Relais à Arezzo et relance immédiate vers l’Alpe della Luna
Après la pause déjeuner à Arezzo — étape que la course n’avait plus visitée depuis quatre ans — les concurrents ont repris la route en direction de San Sepolcro. À peine dix kilomètres après le Time Control de départ, dans le hameau de Palazzo del Pero, les chronomètres se sont remis en route pour huit épreuves de régularité consécutives. Ce type de séquence compacte exige une concentration maximale, d’autant que les segments de route sinueux et les changements de dénivelé sont fréquents dans cette zone de la Toscane orientale.
Le parcours a ensuite traversé Anghiari, point de Contrôle de Passage situé sur une large portion de descente avec une vue dégagée sur les collines environnantes. Peu après, le convoi est arrivé à San Sepolcro, ville natale du peintre Piero della Francesca. Là, les rues ont été investies par une foule dense, confirmant le fort ancrage local de l’épreuve et l’attachement du public aux véhicules d’époque.
Moyenne imposée sur le Passo di Viamaggio
En remontant vers le nord-est, les équipages ont longé la réserve naturelle de l’Alpe della Luna, puis abordé le col de Viamaggio, sur lequel s’est déroulée une épreuve dite « de moyenne ». Contrairement aux tests de régularité classiques, ces épreuves imposent un rythme moyen constant sur plusieurs kilomètres, indépendamment de l’altitude ou de l’état de la chaussée. Elles exigent une coordination millimétrée entre pilote et copilote, notamment dans la lecture des instruments de bord et le respect du timing dans les zones sans repère visuel clair.
Vesco et Salvinelli conservent la tête après 88 épreuves
À ce stade de la course, le classement général reste dominé par Andrea Vesco et Fabio Salvinelli à bord de leur Alfa Romeo 6C 1750 SS. Leur régularité sur l’ensemble des secteurs, couplée à une excellente gestion des écarts de vitesse, leur permet de conserver l’avantage malgré des conditions de course variables. En seconde position, l’équipage argentin Daniel Erejomovich – Gustavo Llanos poursuit sur un bon rythme avec leur Alfa Romeo 6C 1500 SS, légèrement moins puissante mais tout aussi affûtée pour l’exercice. Le duo Tonconogy-Ruffini complète le trio de tête avec une 6C 1750 GS Spider.

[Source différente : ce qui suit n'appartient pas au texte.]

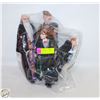 Image 1 : HARRY POTTER 10" LOT OF FIVE 10" FIGURES BY WIZARD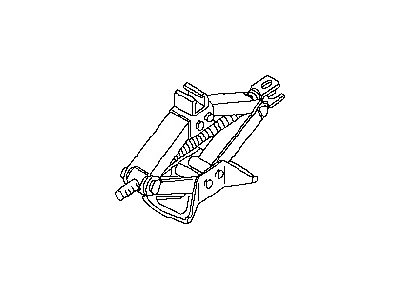 Nissan 99550-ET000 Jack Complete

Ces positions illustrent l’hégémonie des modèles Alfa Romeo d’avant-guerre dans ce type de compétition, où la précision de conduite et la connaissance des capacités dynamiques de l’auto sont déterminantes.
Saint-Marin : un passage inédit sous les projecteurs
L’entrée en République de Saint-Marin marque une nouveauté dans le tracé 2025. Pour la première fois, la 1000 Miglia a organisé une série d’épreuves de régularité en soirée sur le territoire sammarinais, valables pour le Trophée local. La configuration montagneuse, les routes étroites et la faible luminosité ambiante ont constitué un défi supplémentaire pour les équipages, qui ont dû adapter leurs repères et leur rythme à un environnement inhabituel.

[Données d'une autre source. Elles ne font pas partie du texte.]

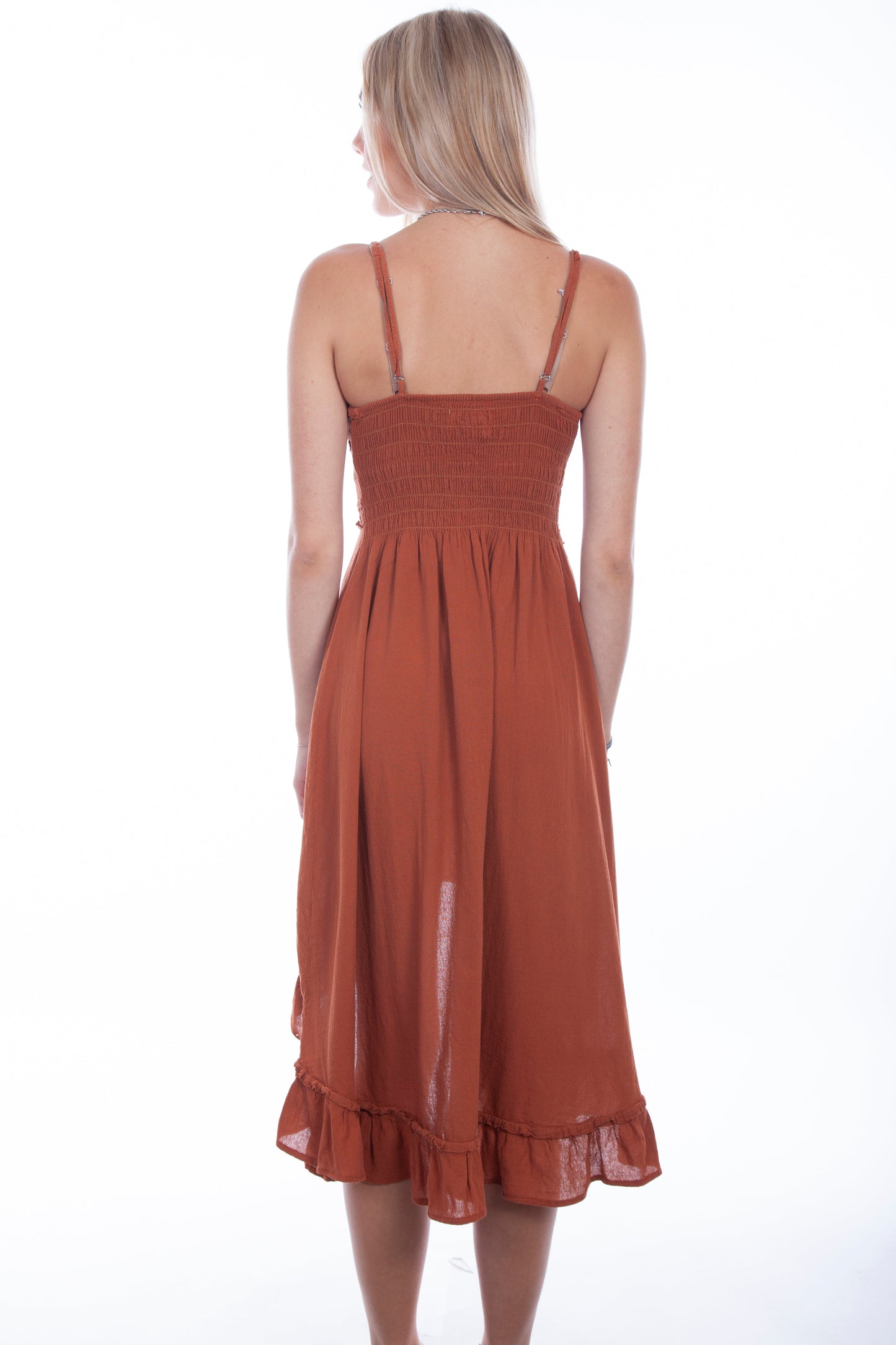 Spaghetti Strap Dress - PSL-265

Cette incursion, bien accueillie par le public local et les autorités, pourrait poser les bases d’un ancrage plus régulier de la course dans la petite république enclavée.
Gambettola, Cesena et dîner au Technogym Village
Après avoir quitté Saint-Marin, le peloton a traversé la région de la Romagne avec un arrêt de Contrôle de Passage à Gambettola. La soirée s’est poursuivie à Cesena, où les concurrents ont été accueillis au Technogym Village, site emblématique du fabricant italien d’équipements de sport. Ce dîner, le troisième et dernier de la course organisé durant une étape, a offert un moment de répit aux équipages avant l’approche de la côte adriatique.

Cette étape dans un complexe industriel contemporain souligne le contraste assumé de l’épreuve entre tradition mécanique et ouverture vers des partenariats modernes.
Milano Marittima : arrivée nocturne en bord de mer
L’ultime portion de l’étape, longue d’une quinzaine de kilomètres, a conduit les véhicules jusqu’au Time Control final de Milano Marittima. La place Andrea Costa a servi de point de référence pour l’enregistrement des temps, avant que les voitures ne soient dirigées vers la rampe de parade installée à proximité de la tour San Michele.

L’ambiance était particulièrement dense à l’arrivée, avec un public nombreux massé le long du parcours pour admirer les véhicules. Malgré l’heure avancée, la tension de la journée et le rythme soutenu des épreuves n’avaient en rien entamé l’enthousiasme des participants.